[Provided information]:
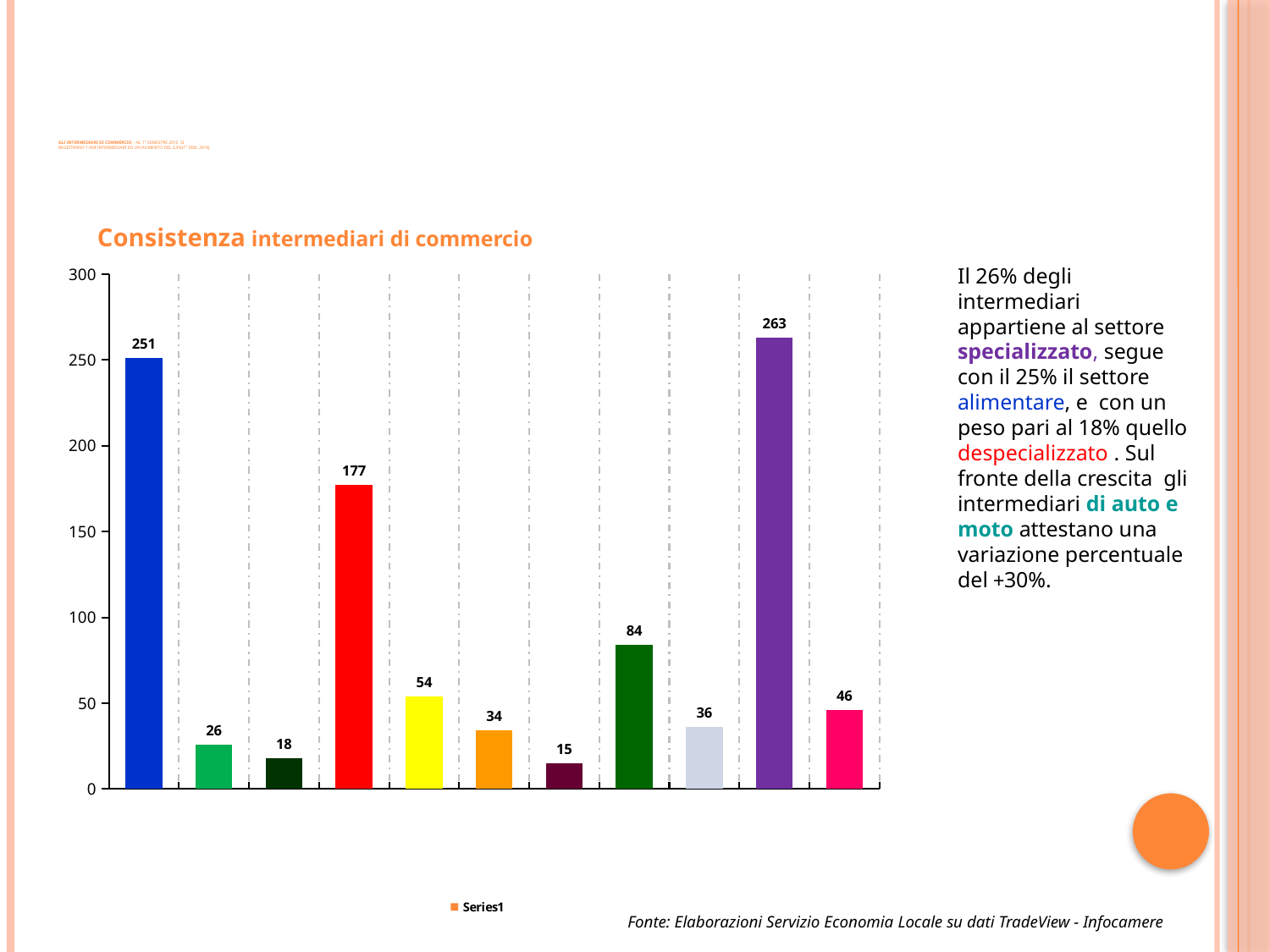
How many series does the legend list? 1 What is the value of the tallest bar in the chart? 263 What is the value of the shortest bar in the chart? 15 What is the value of the dark green bar (eighth from the left)? 84 What is the title of the chart? Consistenza intermediari di commercio What is the difference between the tallest bar (263) and the first blue bar (251)? 12 How many bars are plotted in the chart? 11 Which is larger: the yellow bar (54) or the orange bar (34)? the yellow bar (54) Is the value of the last (pink) bar on the right greater or less than 50? less What type of chart is shown on the slide? bar chart What is the value of the red bar (fourth from the left)? 177 What is the value of the first (blue) bar on the left? 251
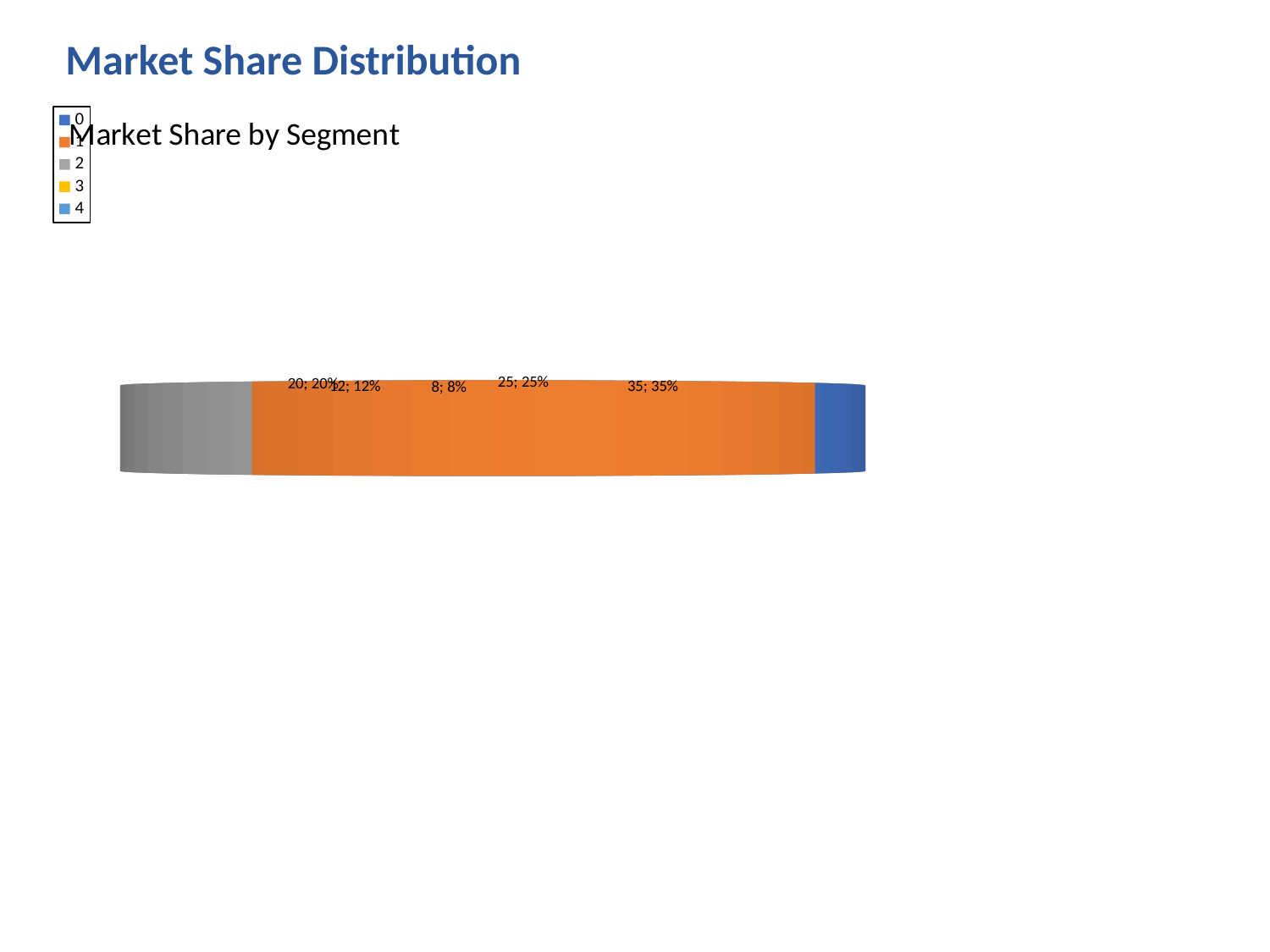
What is the smallest percentage shown in the chart's data labels? 8% What are the legend entries listed on the chart? 0, 1, 2, 3, 4 What kind of chart is shown on the slide? pie chart How many entries does the chart's legend list? 5 Is the largest value shown in the data labels greater or less than 30? greater What do the values shown in the chart's data labels add up to? 100 What is the title of the chart? Market Share by Segment What share of the pie does the slice labelled 12 represent? 12% What is the difference between the largest and smallest values shown in the data labels? 27 How many data labels are shown on the chart? 5 Which is larger, the slice labelled 25% or the slice labelled 20%? 25% What is the largest percentage shown in the chart's data labels? 35%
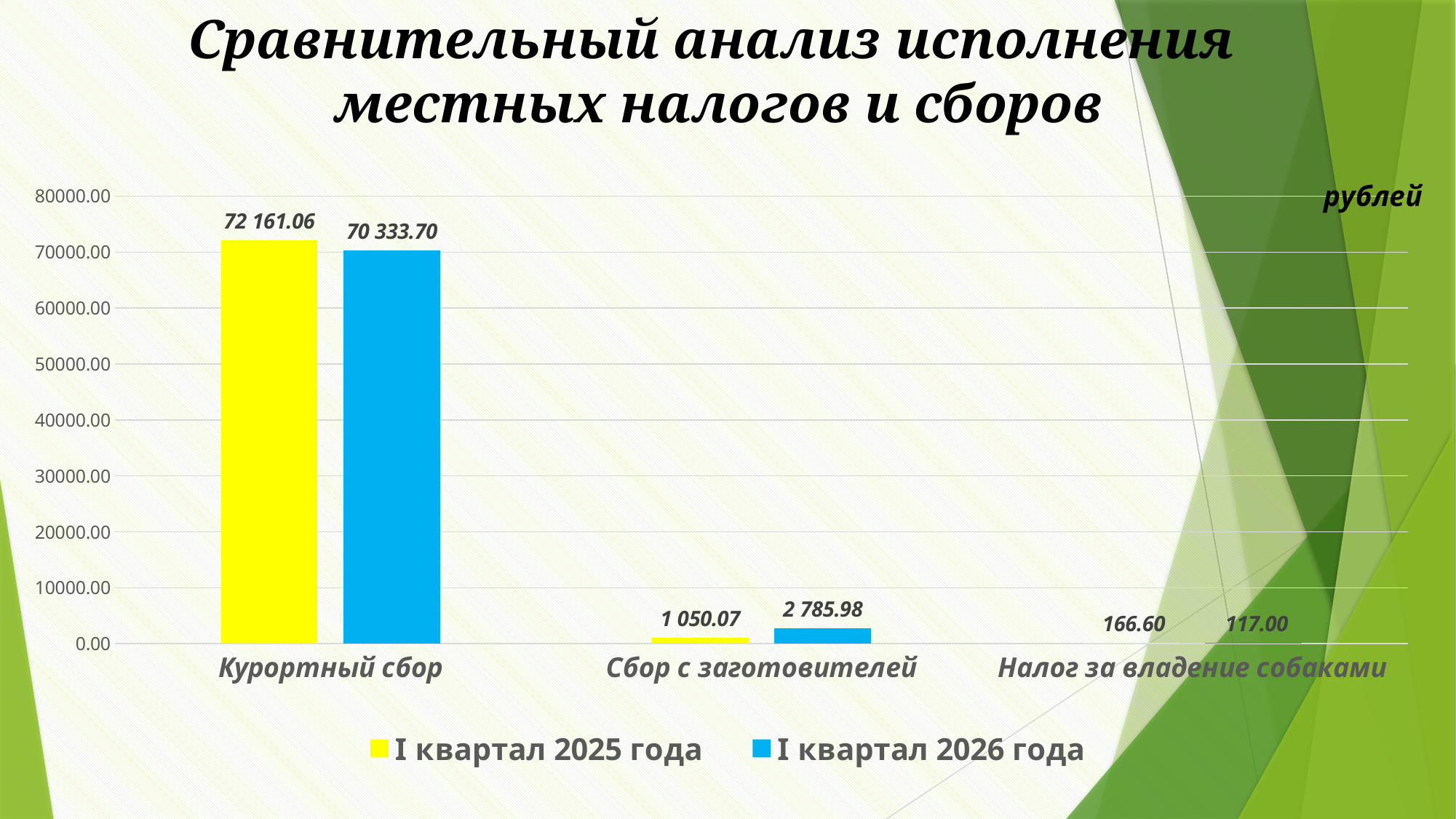
For Сбор с заготовителей, which series has the larger value: I квартал 2025 года or I квартал 2026 года? I квартал 2026 года What is the value for Курортный сбор in the I квартал 2026 года series? 70 333.70 What kind of chart is shown on the slide? Bar chart How many series does the legend list? 2 What is the value for Сбор с заготовителей in the I квартал 2026 года series? 2 785.98 What is the value for Налог за владение собаками in the I квартал 2025 года series? 166.60 What is the difference between the I квартал 2026 года and I квартал 2025 года values for Сбор с заготовителей? 1 735.91 What is the value for Курортный сбор in the I квартал 2025 года series? 72 161.06 How many categories are shown on the x axis? 3 Which category has the highest value in the I квартал 2026 года series? Курортный сбор What is the difference between the I квартал 2025 года and I квартал 2026 года values for Курортный сбор? 1 827.36 Which category has the lowest value in the I квартал 2025 года series? Налог за владение собаками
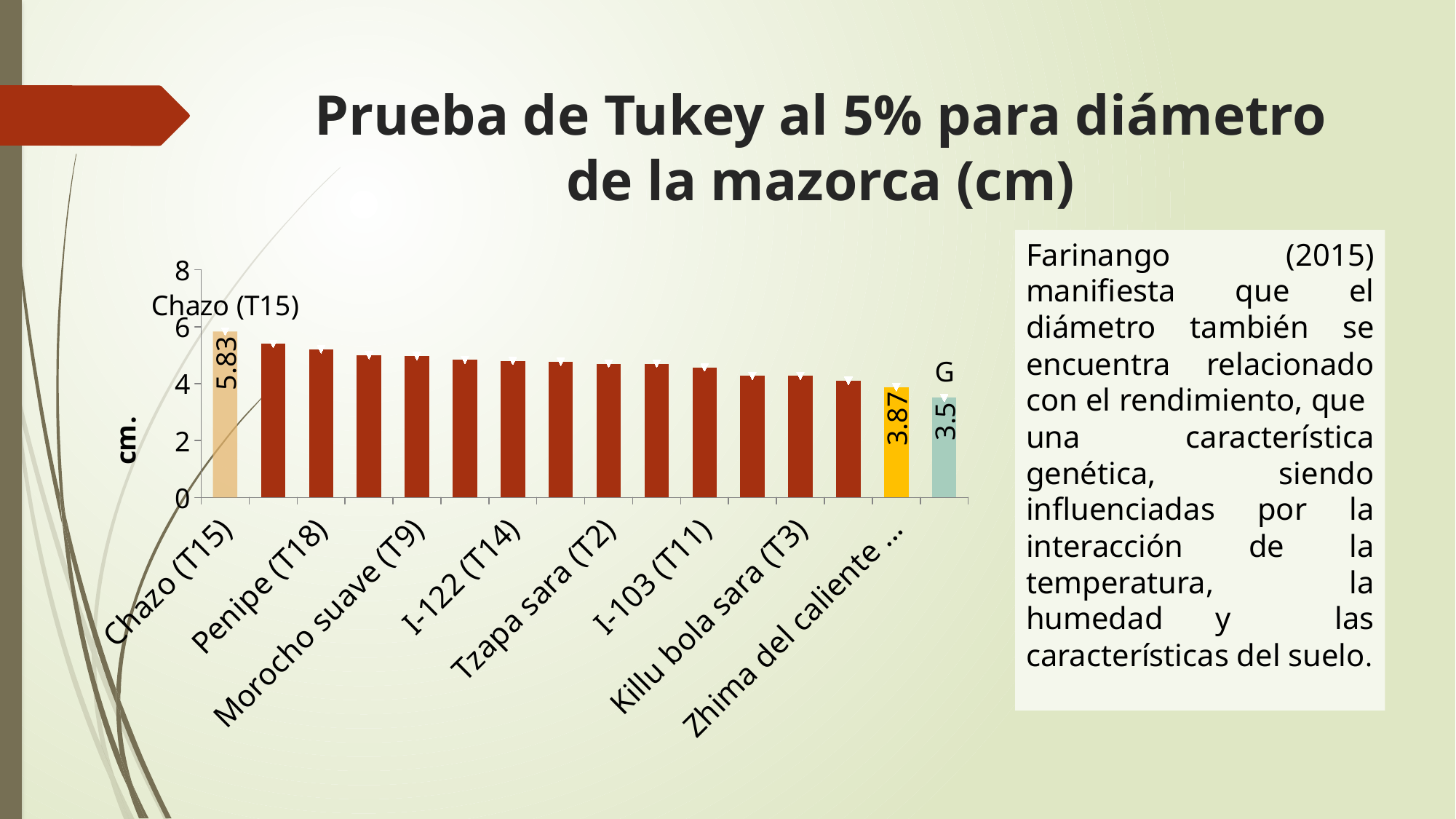
What is the value shown on the yellow bar? 3.87 What is the difference between the value for Chazo (T15) and the value of the bar labelled G? 2.33 Which category has the highest value? Chazo (T15) What is the value for Chazo (T15)? 5.83 How many bars are plotted in the chart? 16 Which is larger, the value for Penipe (T18) or the value for Killu bola sara (T3)? Penipe (T18) What is the value of the last bar, labelled G? 3.5 Is the value for Killu bola sara (T3) greater or less than 6? less Which bar has the lowest value? G What kind of chart is shown on the slide? bar chart Is the value for Penipe (T18) greater or less than 4? greater What is the difference between the value for Chazo (T15) and the value of the yellow bar? 1.96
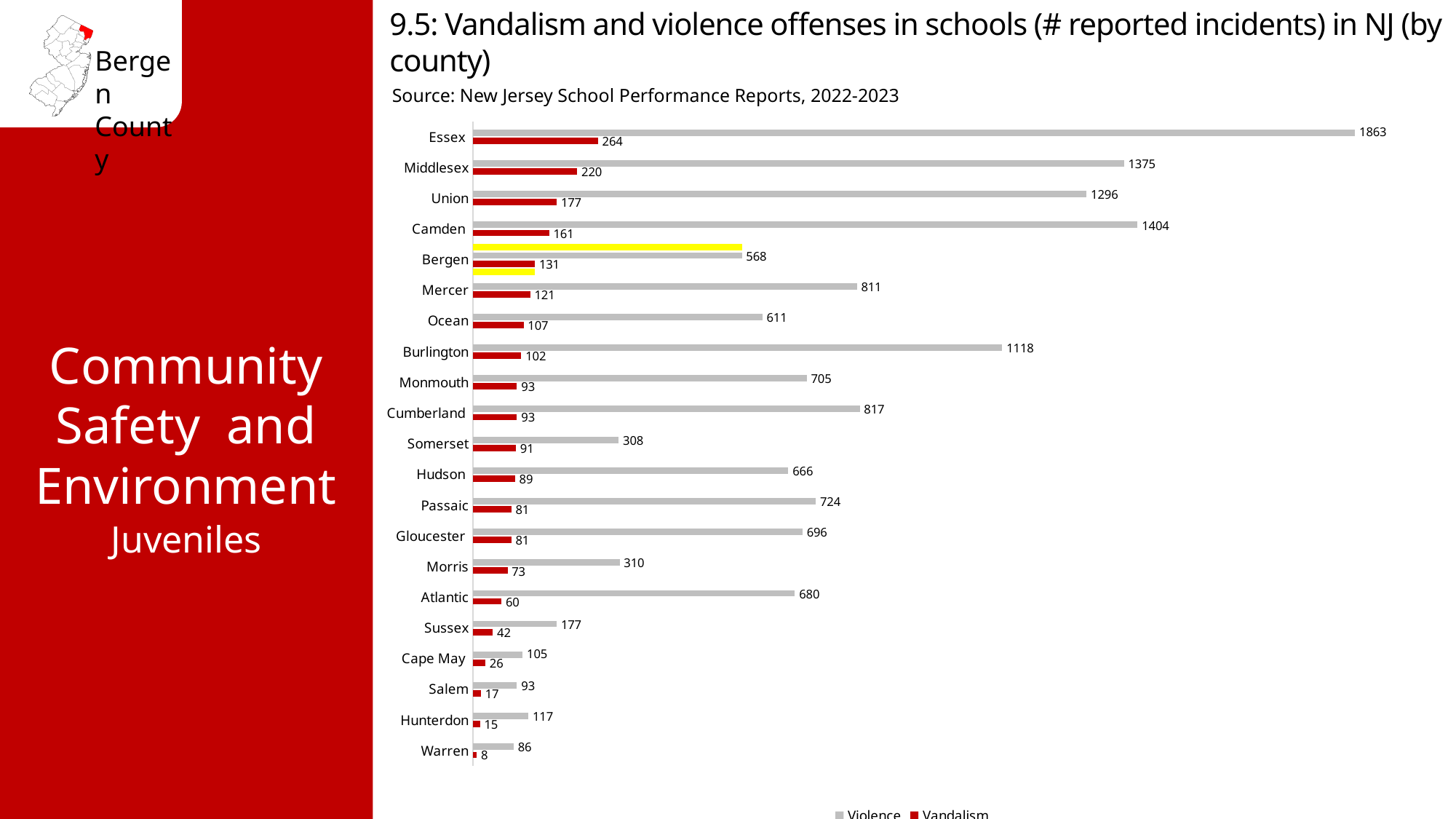
What is the number of reported violence incidents for Bergen County? 568 How many counties are shown in the chart? 21 Which county has the lowest number of reported vandalism incidents? Warren What is the difference between the vandalism incidents for Essex and Bergen? 133 Which county has the highest number of reported violence incidents? Essex What kind of chart is shown on the slide? Bar chart Which county has more reported violence incidents, Mercer or Cumberland? Cumberland Which series is shown in red in the chart? Vandalism What is the number of reported violence incidents for Burlington County? 1118 What is the difference between the violence incidents for Camden and Union? 108 How many series does the legend list? 2 What is the number of reported vandalism incidents for Middlesex County? 220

[Job]:
Copy out the items above word for word, leaving out the pictures.

[Written reply]:
How many series does the legend list? 1 What is the value of the tallest bar in the chart? 263 What is the value of the shortest bar in the chart? 15 What is the value of the dark green bar (eighth from the left)? 84 What is the title of the chart? Consistenza intermediari di commercio What is the difference between the tallest bar (263) and the first blue bar (251)? 12 How many bars are plotted in the chart? 11 Which is larger: the yellow bar (54) or the orange bar (34)? the yellow bar (54) Is the value of the last (pink) bar on the right greater or less than 50? less What type of chart is shown on the slide? bar chart What is the value of the red bar (fourth from the left)? 177 What is the value of the first (blue) bar on the left? 251
What is the smallest percentage shown in the chart's data labels? 8% What are the legend entries listed on the chart? 0, 1, 2, 3, 4 What kind of chart is shown on the slide? pie chart How many entries does the chart's legend list? 5 Is the largest value shown in the data labels greater or less than 30? greater What do the values shown in the chart's data labels add up to? 100 What is the title of the chart? Market Share by Segment What share of the pie does the slice labelled 12 represent? 12% What is the difference between the largest and smallest values shown in the data labels? 27 How many data labels are shown on the chart? 5 Which is larger, the slice labelled 25% or the slice labelled 20%? 25% What is the largest percentage shown in the chart's data labels? 35%
For Сбор с заготовителей, which series has the larger value: I квартал 2025 года or I квартал 2026 года? I квартал 2026 года What is the value for Курортный сбор in the I квартал 2026 года series? 70 333.70 What kind of chart is shown on the slide? Bar chart How many series does the legend list? 2 What is the value for Сбор с заготовителей in the I квартал 2026 года series? 2 785.98 What is the value for Налог за владение собаками in the I квартал 2025 года series? 166.60 What is the difference between the I квартал 2026 года and I квартал 2025 года values for Сбор с заготовителей? 1 735.91 What is the value for Курортный сбор in the I квартал 2025 года series? 72 161.06 How many categories are shown on the x axis? 3 Which category has the highest value in the I квартал 2026 года series? Курортный сбор What is the difference between the I квартал 2025 года and I квартал 2026 года values for Курортный сбор? 1 827.36 Which category has the lowest value in the I квартал 2025 года series? Налог за владение собаками
What is the value shown on the yellow bar? 3.87 What is the difference between the value for Chazo (T15) and the value of the bar labelled G? 2.33 Which category has the highest value? Chazo (T15) What is the value for Chazo (T15)? 5.83 How many bars are plotted in the chart? 16 Which is larger, the value for Penipe (T18) or the value for Killu bola sara (T3)? Penipe (T18) What is the value of the last bar, labelled G? 3.5 Is the value for Killu bola sara (T3) greater or less than 6? less Which bar has the lowest value? G What kind of chart is shown on the slide? bar chart Is the value for Penipe (T18) greater or less than 4? greater What is the difference between the value for Chazo (T15) and the value of the yellow bar? 1.96
What is the number of reported violence incidents for Bergen County? 568 How many counties are shown in the chart? 21 Which county has the lowest number of reported vandalism incidents? Warren What is the difference between the vandalism incidents for Essex and Bergen? 133 Which county has the highest number of reported violence incidents? Essex What kind of chart is shown on the slide? Bar chart Which county has more reported violence incidents, Mercer or Cumberland? Cumberland Which series is shown in red in the chart? Vandalism What is the number of reported violence incidents for Burlington County? 1118 What is the difference between the violence incidents for Camden and Union? 108 How many series does the legend list? 2 What is the number of reported vandalism incidents for Middlesex County? 220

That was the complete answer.